Em Brasília, chama a atenção a atuação organizada desse grupo de
parlamentares que, apesar de pertencerem a partidos diferentes, se
articulam na defesa de suas bandeiras. E elas costumam ser mais contra
do que a favor: contra a legalização do aborto, o casamento gay, a
eutanásia e a liberação das drogas. A favor, basicamente, da ampla
liberdade religiosa. No total, os evangélicos representam 14,2% dos
deputados e 5% dos senadores.
A bancada evangélica também não foge à regra do Congresso Nacional
quando o assunto são denúncias de corrupção. Dos 73 integrantes na
Câmara, 23 respondem a processo no Supremo Tribunal Federal (STF). Há
acusados de corrupção, peculato (desvio praticado por servidor público),
crime eleitoral, uso de documento falso, lavagem de dinheiro e
estelionato. Há até um condenado a prisão que pode ir para a cadeia em
breve:
Natan Donadon, que tem pena de treze anos e quatro meses a cumprir.
Outro ponto delicado é a legitimidade do uso de fiéis como plataforma
política. São muitos os indícios de que alguns deputados evangélicos
utilizam os seguidores como massa de manobra. Na última quarta-feira, em
meio à turbulência envolvendo a Comissão de Direitos Humanos, Anthony
Garotinho (PR-RJ) dava conselhos a Marco Feliciano no plenário da Câmara
e sugeria que o colega
renunciasse à presidência
do colegiado. Ex-governador do Rio, Garotinho foi direto: "O que você
tinha que capitalizar no meio evangélico, já capitalizou".
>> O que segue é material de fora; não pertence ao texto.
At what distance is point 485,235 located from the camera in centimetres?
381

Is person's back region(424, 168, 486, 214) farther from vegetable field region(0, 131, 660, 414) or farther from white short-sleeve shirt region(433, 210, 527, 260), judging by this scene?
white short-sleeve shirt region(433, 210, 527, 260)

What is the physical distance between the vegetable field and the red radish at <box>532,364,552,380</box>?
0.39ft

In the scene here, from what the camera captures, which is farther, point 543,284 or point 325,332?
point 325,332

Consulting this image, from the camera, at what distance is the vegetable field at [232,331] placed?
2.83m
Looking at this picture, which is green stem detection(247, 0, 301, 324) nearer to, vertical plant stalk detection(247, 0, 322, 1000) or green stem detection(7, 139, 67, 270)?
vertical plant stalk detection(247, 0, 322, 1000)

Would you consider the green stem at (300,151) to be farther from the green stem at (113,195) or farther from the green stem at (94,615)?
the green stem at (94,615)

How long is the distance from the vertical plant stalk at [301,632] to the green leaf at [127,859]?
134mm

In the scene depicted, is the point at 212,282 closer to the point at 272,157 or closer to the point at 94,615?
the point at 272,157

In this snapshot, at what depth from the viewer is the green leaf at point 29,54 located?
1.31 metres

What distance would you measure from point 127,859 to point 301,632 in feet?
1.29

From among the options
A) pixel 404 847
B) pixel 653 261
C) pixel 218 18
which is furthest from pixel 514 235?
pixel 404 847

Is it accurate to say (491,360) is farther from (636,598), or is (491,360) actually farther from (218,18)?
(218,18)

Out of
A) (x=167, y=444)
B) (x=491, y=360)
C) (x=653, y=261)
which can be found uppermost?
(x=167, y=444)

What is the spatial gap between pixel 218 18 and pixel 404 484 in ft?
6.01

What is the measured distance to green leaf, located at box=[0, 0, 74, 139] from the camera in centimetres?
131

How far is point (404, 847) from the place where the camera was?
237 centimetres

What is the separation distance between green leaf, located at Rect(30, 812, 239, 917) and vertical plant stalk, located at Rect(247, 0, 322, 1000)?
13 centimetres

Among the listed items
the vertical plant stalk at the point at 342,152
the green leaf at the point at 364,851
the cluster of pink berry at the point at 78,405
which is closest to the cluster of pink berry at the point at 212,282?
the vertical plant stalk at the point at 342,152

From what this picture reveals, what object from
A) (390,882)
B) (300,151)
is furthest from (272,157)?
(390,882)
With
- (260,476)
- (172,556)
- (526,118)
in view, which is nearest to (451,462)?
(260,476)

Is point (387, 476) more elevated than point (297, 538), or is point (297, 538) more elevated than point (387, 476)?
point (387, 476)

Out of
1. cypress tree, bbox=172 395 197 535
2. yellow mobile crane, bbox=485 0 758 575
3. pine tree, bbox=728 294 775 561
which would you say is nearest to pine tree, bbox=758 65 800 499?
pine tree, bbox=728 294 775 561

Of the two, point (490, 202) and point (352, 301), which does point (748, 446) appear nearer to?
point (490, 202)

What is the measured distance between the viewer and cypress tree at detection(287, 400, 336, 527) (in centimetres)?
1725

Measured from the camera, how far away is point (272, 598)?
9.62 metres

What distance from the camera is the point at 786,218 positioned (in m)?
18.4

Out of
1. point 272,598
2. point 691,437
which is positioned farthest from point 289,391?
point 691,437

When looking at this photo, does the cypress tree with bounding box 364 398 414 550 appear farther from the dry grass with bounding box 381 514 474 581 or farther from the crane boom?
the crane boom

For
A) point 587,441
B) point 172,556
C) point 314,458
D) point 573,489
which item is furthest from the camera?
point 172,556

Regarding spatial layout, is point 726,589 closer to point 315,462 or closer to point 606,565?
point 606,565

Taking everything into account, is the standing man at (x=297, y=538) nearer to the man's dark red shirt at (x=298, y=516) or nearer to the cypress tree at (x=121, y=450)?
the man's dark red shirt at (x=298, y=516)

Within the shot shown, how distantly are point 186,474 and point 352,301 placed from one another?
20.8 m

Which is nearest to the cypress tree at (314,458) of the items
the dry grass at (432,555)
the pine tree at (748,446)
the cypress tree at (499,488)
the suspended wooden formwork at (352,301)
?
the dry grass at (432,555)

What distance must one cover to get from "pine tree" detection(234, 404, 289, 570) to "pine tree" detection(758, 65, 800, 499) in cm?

"Todos os partidos têm buscado, de uma maneira geral, ter evangélicos
nos seus quadros, porque é um segmento substantivo do eleitorado
brasileiro. Essas religiões estão crescendo, e é claro que há interesse
como massa eleitoral", diz o cientista político e professor da
Universidade de Brasília (UnB) João Paulo Peixoto. Ele também afirma que
os parlamentares evangélicos, se não são melhores do que a média, não
fogem à regra dos colegas de Congresso: "Os evangélicos não estão acima
do bem e do mal. Embora tenham uma pregação rígida dos valores morais,
há também um outro lado que diz respeito à própria condição humana",
afirma.
O deputado João Campos (PSDB-GO), pastor da Assembleia de Deus e
presidente da Frente Parlamentar Evangélica, reconhece que os desvios
éticos prejudicam a imagem dos parlamentares da frente: "Se tiver um
processo de corrupção, é claro que incomoda. A exposição negativa pode
prejudicar, mas acho que faz parte do processo".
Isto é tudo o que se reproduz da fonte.